Directive → Copy out every one of the records below word for word, keeping each line in its original order and form.

=== Extracted entries ===

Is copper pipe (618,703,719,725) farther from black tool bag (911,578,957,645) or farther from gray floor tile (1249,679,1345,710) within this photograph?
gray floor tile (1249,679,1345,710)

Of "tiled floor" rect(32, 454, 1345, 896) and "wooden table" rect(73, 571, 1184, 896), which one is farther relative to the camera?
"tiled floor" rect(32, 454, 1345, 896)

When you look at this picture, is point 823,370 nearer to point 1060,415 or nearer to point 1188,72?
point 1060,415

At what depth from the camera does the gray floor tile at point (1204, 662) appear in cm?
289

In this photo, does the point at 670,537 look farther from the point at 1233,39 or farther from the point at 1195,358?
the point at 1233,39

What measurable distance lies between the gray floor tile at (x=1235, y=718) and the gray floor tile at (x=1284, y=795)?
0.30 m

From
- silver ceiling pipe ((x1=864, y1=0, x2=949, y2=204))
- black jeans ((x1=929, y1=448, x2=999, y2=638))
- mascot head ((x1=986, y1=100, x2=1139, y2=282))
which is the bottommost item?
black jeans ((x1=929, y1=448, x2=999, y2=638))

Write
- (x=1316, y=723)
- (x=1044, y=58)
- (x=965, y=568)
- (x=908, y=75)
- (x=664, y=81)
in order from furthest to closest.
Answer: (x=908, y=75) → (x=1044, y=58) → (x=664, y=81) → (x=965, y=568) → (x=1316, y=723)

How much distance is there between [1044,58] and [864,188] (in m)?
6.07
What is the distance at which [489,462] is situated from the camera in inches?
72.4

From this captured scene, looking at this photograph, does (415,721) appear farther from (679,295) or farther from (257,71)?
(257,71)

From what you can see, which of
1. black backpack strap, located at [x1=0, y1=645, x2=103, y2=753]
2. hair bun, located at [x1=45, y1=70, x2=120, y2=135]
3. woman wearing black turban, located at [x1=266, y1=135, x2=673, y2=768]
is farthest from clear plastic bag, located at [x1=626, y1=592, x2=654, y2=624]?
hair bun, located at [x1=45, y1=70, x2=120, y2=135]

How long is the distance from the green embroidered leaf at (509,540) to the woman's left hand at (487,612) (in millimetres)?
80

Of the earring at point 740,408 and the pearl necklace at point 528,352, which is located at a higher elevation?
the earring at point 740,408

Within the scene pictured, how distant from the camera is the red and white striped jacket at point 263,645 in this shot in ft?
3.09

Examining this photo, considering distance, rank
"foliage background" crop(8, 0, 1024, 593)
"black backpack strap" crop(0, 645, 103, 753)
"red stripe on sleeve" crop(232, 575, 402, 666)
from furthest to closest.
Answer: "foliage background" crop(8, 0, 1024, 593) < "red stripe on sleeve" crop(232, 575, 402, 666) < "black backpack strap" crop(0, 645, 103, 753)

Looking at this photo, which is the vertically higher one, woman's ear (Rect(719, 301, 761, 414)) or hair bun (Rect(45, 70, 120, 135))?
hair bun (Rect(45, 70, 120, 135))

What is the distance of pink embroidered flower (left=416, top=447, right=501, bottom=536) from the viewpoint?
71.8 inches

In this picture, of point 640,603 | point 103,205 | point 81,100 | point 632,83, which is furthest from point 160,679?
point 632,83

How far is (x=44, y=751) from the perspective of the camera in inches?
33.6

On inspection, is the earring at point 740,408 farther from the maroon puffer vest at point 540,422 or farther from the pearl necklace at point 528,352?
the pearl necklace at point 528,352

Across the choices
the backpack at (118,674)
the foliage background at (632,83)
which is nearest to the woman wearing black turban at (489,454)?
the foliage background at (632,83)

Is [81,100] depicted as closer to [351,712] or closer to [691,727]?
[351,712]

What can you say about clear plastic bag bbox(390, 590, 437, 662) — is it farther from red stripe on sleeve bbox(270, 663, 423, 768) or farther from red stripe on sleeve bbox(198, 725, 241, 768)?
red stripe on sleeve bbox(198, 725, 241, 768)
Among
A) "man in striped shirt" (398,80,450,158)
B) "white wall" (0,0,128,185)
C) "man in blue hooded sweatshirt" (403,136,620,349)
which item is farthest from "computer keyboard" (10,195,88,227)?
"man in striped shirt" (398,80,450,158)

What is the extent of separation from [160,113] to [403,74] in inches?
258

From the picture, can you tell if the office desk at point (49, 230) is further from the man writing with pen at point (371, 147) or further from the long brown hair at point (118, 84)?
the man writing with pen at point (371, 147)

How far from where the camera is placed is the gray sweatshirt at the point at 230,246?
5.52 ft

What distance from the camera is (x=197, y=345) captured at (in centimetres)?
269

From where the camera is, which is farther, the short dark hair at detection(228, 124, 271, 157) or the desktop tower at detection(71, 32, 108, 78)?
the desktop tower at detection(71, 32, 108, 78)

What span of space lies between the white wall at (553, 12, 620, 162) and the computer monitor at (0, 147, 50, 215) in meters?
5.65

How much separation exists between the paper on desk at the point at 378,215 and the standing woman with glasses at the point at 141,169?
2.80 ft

===

Solution →
Is copper pipe (618,703,719,725) farther from black tool bag (911,578,957,645) or farther from gray floor tile (1249,679,1345,710) within this photograph?
gray floor tile (1249,679,1345,710)

Of "tiled floor" rect(32, 454, 1345, 896) and "wooden table" rect(73, 571, 1184, 896), which one is farther relative to the camera?
"tiled floor" rect(32, 454, 1345, 896)

When you look at this picture, is point 823,370 nearer to point 1060,415 or nearer to point 1188,72?
point 1060,415

At what depth from the camera does the gray floor tile at point (1204, 662) appear in cm?
289

In this photo, does the point at 670,537 look farther from the point at 1233,39 or farther from the point at 1195,358?
the point at 1233,39

What measurable distance lies between the gray floor tile at (x=1235, y=718) and the gray floor tile at (x=1284, y=795)?
0.30 m

From
- silver ceiling pipe ((x1=864, y1=0, x2=949, y2=204))
- black jeans ((x1=929, y1=448, x2=999, y2=638))
- mascot head ((x1=986, y1=100, x2=1139, y2=282))
which is the bottommost item?
black jeans ((x1=929, y1=448, x2=999, y2=638))

Write
- (x=1316, y=723)
- (x=1044, y=58)
- (x=965, y=568)
- (x=908, y=75)
- (x=664, y=81)
in order from furthest to closest.
Answer: (x=908, y=75) → (x=1044, y=58) → (x=664, y=81) → (x=965, y=568) → (x=1316, y=723)

How much distance is there between [1044,58] and [864,188] (in m)?
6.07
What is the distance at which [489,462] is situated from the camera in inches?
72.4

From this captured scene, looking at this photograph, does (415,721) appear farther from (679,295) or farther from (257,71)?
(257,71)

From what you can see, which of
1. black backpack strap, located at [x1=0, y1=645, x2=103, y2=753]
2. hair bun, located at [x1=45, y1=70, x2=120, y2=135]
3. woman wearing black turban, located at [x1=266, y1=135, x2=673, y2=768]
is farthest from clear plastic bag, located at [x1=626, y1=592, x2=654, y2=624]?
hair bun, located at [x1=45, y1=70, x2=120, y2=135]

How long is the distance from the green embroidered leaf at (509,540) to the woman's left hand at (487,612) (in millimetres)?
80

Of the earring at point 740,408 and the pearl necklace at point 528,352, which is located at a higher elevation?
the earring at point 740,408

Within the scene pictured, how distant from the camera is the red and white striped jacket at point 263,645 in this shot in ft?
3.09

Examining this photo, considering distance, rank
"foliage background" crop(8, 0, 1024, 593)
"black backpack strap" crop(0, 645, 103, 753)
"red stripe on sleeve" crop(232, 575, 402, 666)
from furthest to closest.
Answer: "foliage background" crop(8, 0, 1024, 593) < "red stripe on sleeve" crop(232, 575, 402, 666) < "black backpack strap" crop(0, 645, 103, 753)

Looking at this photo, which is the vertically higher one, woman's ear (Rect(719, 301, 761, 414)) or hair bun (Rect(45, 70, 120, 135))?
hair bun (Rect(45, 70, 120, 135))

What is the distance of pink embroidered flower (left=416, top=447, right=501, bottom=536) from the viewpoint?
71.8 inches

In this picture, of point 640,603 | point 103,205 | point 81,100 | point 632,83, which is furthest from point 160,679?
point 632,83

How far is (x=44, y=751) from the perspective of the camera in inches?
33.6

On inspection, is the earring at point 740,408 farther from the maroon puffer vest at point 540,422 or farther from the pearl necklace at point 528,352?
the pearl necklace at point 528,352

Across the choices
the backpack at (118,674)
the foliage background at (632,83)
which is nearest to the woman wearing black turban at (489,454)?
the foliage background at (632,83)

Is [81,100] depicted as closer to [351,712] or closer to [691,727]?
[351,712]

What can you say about clear plastic bag bbox(390, 590, 437, 662) — is it farther from red stripe on sleeve bbox(270, 663, 423, 768) or farther from red stripe on sleeve bbox(198, 725, 241, 768)?
red stripe on sleeve bbox(198, 725, 241, 768)
Among
A) "man in striped shirt" (398,80,450,158)
B) "white wall" (0,0,128,185)
C) "man in blue hooded sweatshirt" (403,136,620,349)
which item is farthest from "computer keyboard" (10,195,88,227)?
"man in striped shirt" (398,80,450,158)

What is the extent of separation from [160,113] to [403,74] in inches?
258

From the picture, can you tell if the office desk at point (49, 230) is further from the man writing with pen at point (371, 147) or further from the long brown hair at point (118, 84)?
the man writing with pen at point (371, 147)

How far from where the camera is placed is the gray sweatshirt at the point at 230,246?
5.52 ft

What distance from the camera is (x=197, y=345) captured at (in centimetres)?
269

From where the camera is, which is farther, the short dark hair at detection(228, 124, 271, 157) or the desktop tower at detection(71, 32, 108, 78)?
the desktop tower at detection(71, 32, 108, 78)

What span of space lies between the white wall at (553, 12, 620, 162) and the computer monitor at (0, 147, 50, 215) in meters?
5.65

How much separation exists between the paper on desk at the point at 378,215 and the standing woman with glasses at the point at 141,169?
2.80 ft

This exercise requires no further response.